EXERCISE PASSAGE:
◆ ◆ ◆ ◆

Yesterday I bore my testimony. It was the first time in a long time that I even considered it. I guess before I just didn't think I had anything to say. Also, Amber (Wednesday) bore her testimony. I should give her the credit because I didn't get up until after she did. At that point I couldn't resist anymore, I guess.

I usually think through everything I'm going to say before I say it when I bear my testimony. This time I tried to just go up there in the right spirit and let my mouth say what my heart was feeling. I'm not sure if that was the best idea or not. I knew I wanted to testify of the Atonement, not because of some serious sin I have just repented of, but because people rarely talk about it. (Or maybe it just seems that way to me.)

And then, later in my testimony and without thinking, I blurted out "Thank you". I wasn't sure why that phrase came out, so I finished it with "...for being an awesome ward." Then I thought, what I am even saying? I mean I shouldn't need to thank the ward as part of my testimony, should I?

What I guess I'm trying to convey in this post is that my testimony and spirituality have been strengthened lately because of this blog. So, really THANK YOU for your posts. Maybe it has been a while since I've borne testimony and so I was a bit nervous and disjointed. I wanted to get up and share the wonderful spirit I was feeling with others, and I guess this time it didn't matter to me what I said. I just wanted to convey my feelings and some of my thoughts.

I found this great article by Pres. Faust about bearing testimony. Here is a quote from it:

Some of us are naturally reserved and timid about bearing our testimony with words. Perhaps we should not be so timid. The Doctrine and Covenants tells us, “But with some I am not well pleased, for they will not open their mouths, but they hide the talent which I have given unto them, because of the fear of man” (D&C 60:2). When we do bear testimony, we should testify with a spirit of humility. Section 38 of the Doctrine and Covenants reminds us, “And let your preaching be the warning voice, every man to his neighbor, in mildness and in meekness” (D&C 38:41).

Perhaps we do not always remember that it is the power of the Spirit that carries our testimony into the hearts of others. Our testimony is our own. It cannot be challenged by someone else. It is personal and real to us. But it is the Holy Spirit that gives a similar witness to another.

Sorry this post comes the day after fast and testimony meeting. Now you have to wait another month before you can bear your testimony. Just come back and read this article again if you find your determination wavering. And definitely check out the linked article above if time allows. It is inspiring for sure!

1 comment:

  1. I have never shared my testimony in sacrament meeting. It seems way too scary for me. I do get to share my testimony with the investigators every week in my Sunday school class though. Does that count?

    Maybe I should take your advice and get up there to bare my testimony. I'll try to be brave next month.

◆ ◆ ◆ ◆

ENTRIES SUPPLIED:
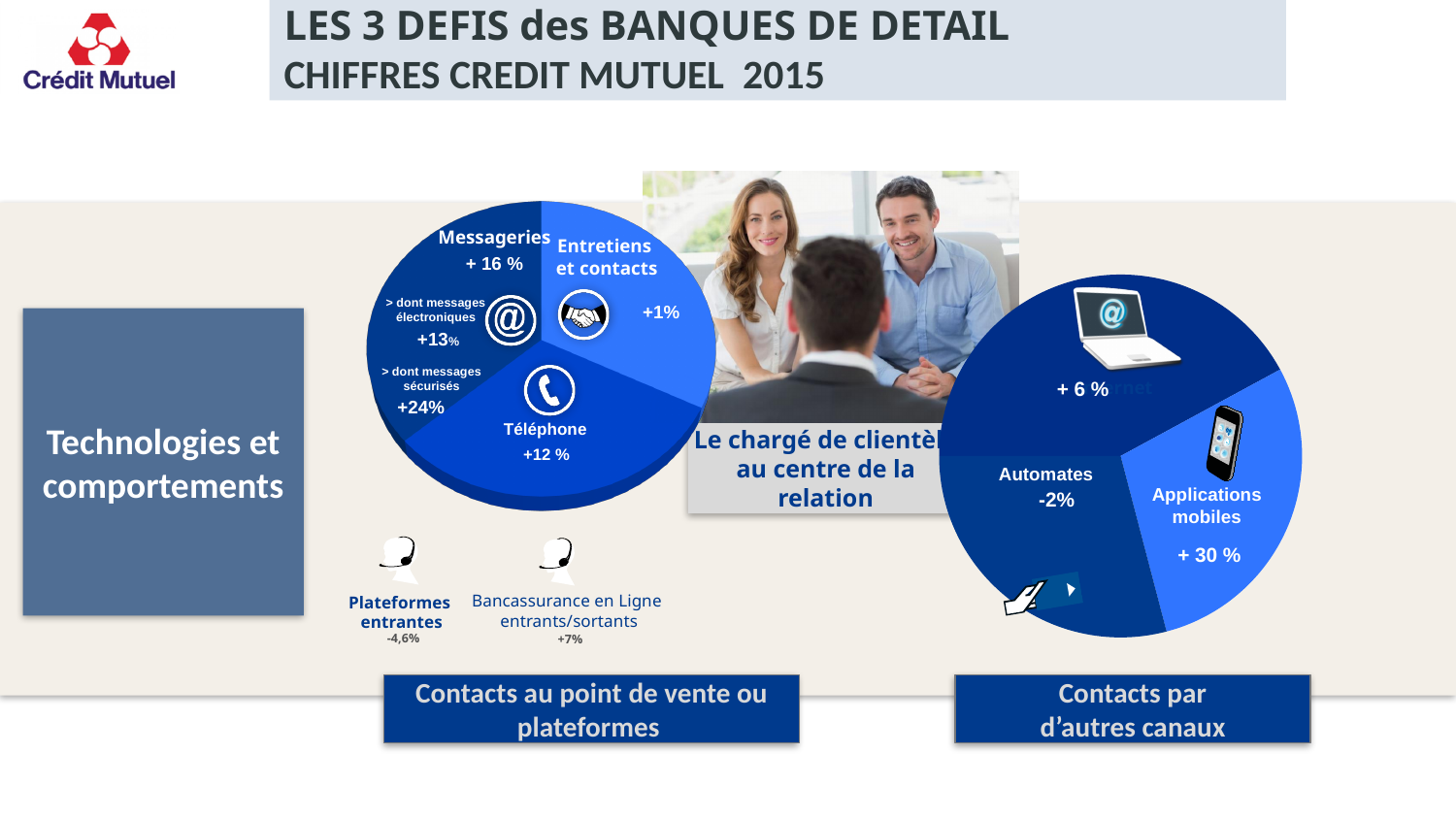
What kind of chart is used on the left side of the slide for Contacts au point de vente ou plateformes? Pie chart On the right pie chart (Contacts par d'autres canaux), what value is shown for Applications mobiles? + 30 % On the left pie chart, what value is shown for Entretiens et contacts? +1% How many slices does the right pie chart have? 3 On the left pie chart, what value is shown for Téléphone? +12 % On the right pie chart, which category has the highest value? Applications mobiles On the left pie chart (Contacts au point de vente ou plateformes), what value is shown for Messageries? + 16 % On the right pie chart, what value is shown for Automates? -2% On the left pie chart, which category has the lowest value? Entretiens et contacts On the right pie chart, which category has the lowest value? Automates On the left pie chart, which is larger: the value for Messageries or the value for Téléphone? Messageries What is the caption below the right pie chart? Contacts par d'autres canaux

◆ ◆ ◆ ◆

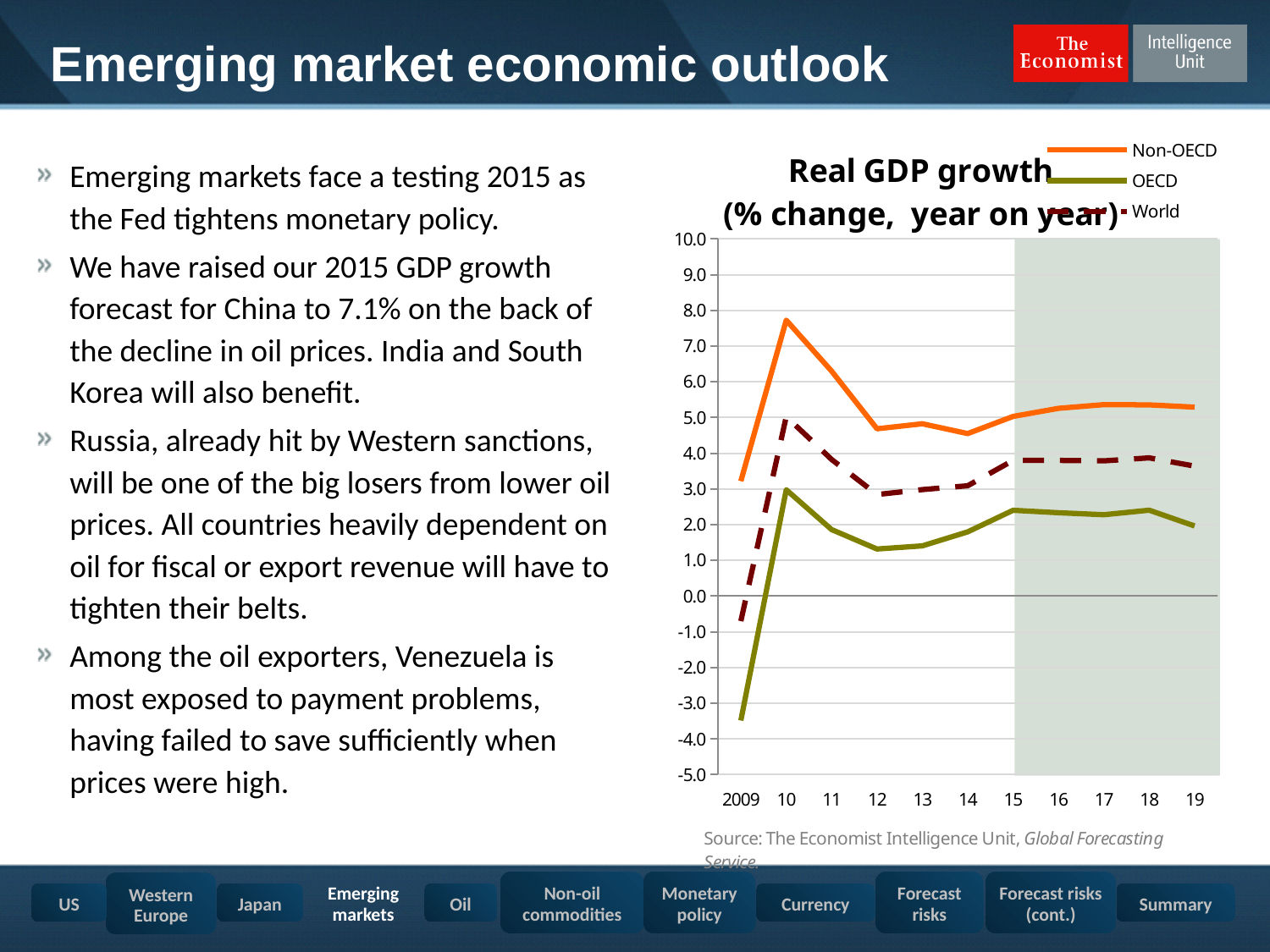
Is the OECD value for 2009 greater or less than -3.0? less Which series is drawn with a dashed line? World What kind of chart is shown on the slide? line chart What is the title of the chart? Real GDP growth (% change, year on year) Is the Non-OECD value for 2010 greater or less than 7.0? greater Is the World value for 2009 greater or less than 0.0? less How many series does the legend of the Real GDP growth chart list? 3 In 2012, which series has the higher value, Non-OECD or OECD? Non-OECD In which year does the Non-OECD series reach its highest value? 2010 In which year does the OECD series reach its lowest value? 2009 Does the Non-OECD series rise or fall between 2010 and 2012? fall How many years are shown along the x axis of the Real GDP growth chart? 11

◆ ◆ ◆ ◆

JOB ITEM: In the post about bearing testimony, what subject did the writer want to testify of?

TASK ANSWER: The Atonement.